>> START SUPPLIED MATERIAL

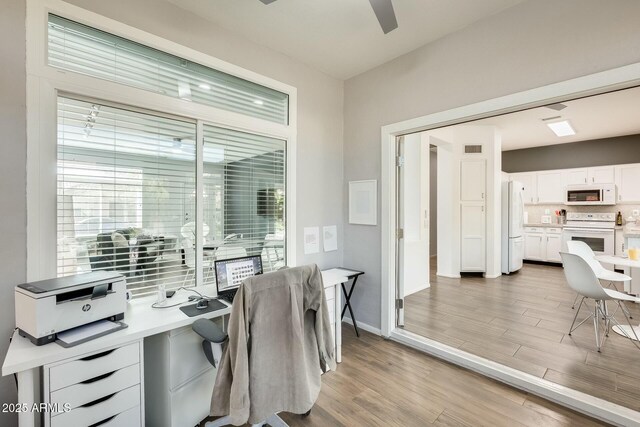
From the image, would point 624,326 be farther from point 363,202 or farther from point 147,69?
point 147,69

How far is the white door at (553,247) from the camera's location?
6.34m

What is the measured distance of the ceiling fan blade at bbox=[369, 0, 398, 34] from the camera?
1596mm

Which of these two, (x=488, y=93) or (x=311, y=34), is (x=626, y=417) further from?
(x=311, y=34)

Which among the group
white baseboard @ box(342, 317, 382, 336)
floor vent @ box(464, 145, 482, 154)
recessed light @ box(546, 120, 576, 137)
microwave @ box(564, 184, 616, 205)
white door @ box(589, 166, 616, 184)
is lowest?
white baseboard @ box(342, 317, 382, 336)

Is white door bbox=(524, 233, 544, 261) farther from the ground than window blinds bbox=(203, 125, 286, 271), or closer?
closer

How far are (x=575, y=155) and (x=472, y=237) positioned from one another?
3530 millimetres

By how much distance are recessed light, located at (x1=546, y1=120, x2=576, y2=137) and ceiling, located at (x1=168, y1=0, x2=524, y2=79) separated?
159 inches

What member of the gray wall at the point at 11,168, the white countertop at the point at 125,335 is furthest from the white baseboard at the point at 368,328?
the gray wall at the point at 11,168

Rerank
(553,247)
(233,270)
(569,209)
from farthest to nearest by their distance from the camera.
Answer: (569,209) → (553,247) → (233,270)

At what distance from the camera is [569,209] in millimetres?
6555

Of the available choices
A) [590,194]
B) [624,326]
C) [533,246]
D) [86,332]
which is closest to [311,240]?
A: [86,332]

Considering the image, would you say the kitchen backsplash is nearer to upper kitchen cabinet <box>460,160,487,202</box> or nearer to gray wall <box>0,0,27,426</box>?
upper kitchen cabinet <box>460,160,487,202</box>

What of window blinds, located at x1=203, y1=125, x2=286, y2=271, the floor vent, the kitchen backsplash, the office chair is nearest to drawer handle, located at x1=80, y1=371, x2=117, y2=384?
the office chair

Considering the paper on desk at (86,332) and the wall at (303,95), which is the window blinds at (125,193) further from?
the wall at (303,95)
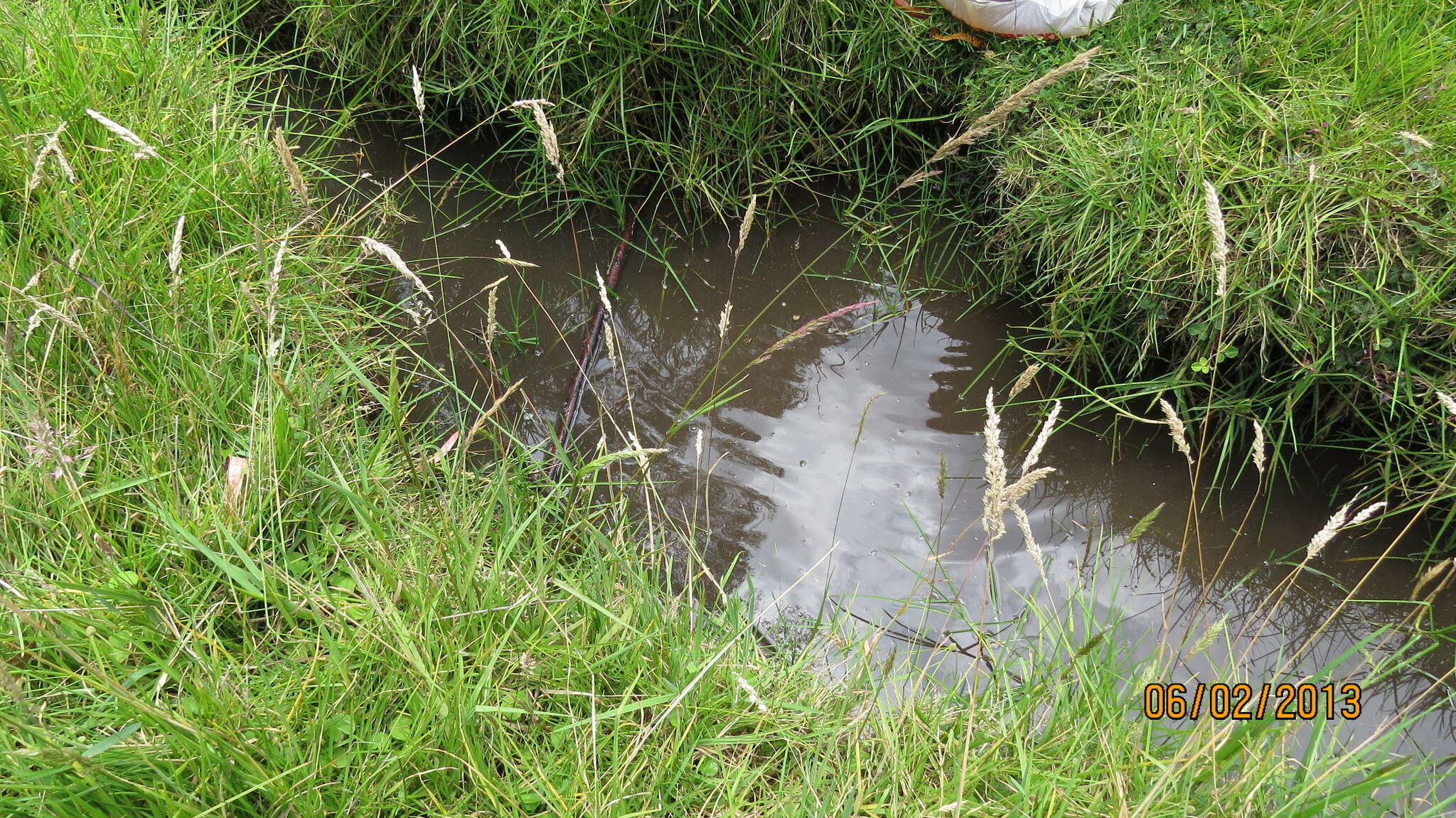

>> END SUPPLIED MATERIAL

Can you rewrite the entries from the start through the line containing "A: [86,332]", changing "white door" to "wooden door" and keeping everything else the same, with the pictures left out?

# PROBLEM SOLUTION
From the image, would point 624,326 be farther from point 363,202 or farther from point 147,69?
point 147,69

How far is the wooden door at (553,247) from the camera's location?
6.34m

What is the measured distance of the ceiling fan blade at bbox=[369, 0, 398, 34] from the camera?
1596mm

Which of these two, (x=488, y=93) or (x=311, y=34), is (x=626, y=417) further from?
(x=311, y=34)

Which among the group
white baseboard @ box(342, 317, 382, 336)
floor vent @ box(464, 145, 482, 154)
recessed light @ box(546, 120, 576, 137)
microwave @ box(564, 184, 616, 205)
wooden door @ box(589, 166, 616, 184)
is lowest?
white baseboard @ box(342, 317, 382, 336)

Is wooden door bbox=(524, 233, 544, 261) farther from the ground than window blinds bbox=(203, 125, 286, 271), or closer?
closer

How far are (x=575, y=155) and (x=472, y=237) positioned from one another?
3530 millimetres

By how much distance are recessed light, located at (x1=546, y1=120, x2=576, y2=137) and ceiling, located at (x1=168, y1=0, x2=524, y2=79) separated?
159 inches

What member of the gray wall at the point at 11,168, the white countertop at the point at 125,335 is furthest from the white baseboard at the point at 368,328?
the gray wall at the point at 11,168

Rerank
(553,247)
(233,270)
(569,209)
from farthest to nearest by their distance from the camera.
Answer: (569,209) → (553,247) → (233,270)

At what distance from the camera is [569,209] in millimetres?
6555

Of the available choices
A) [590,194]
B) [624,326]
C) [533,246]
D) [86,332]
which is closest to [311,240]?
A: [86,332]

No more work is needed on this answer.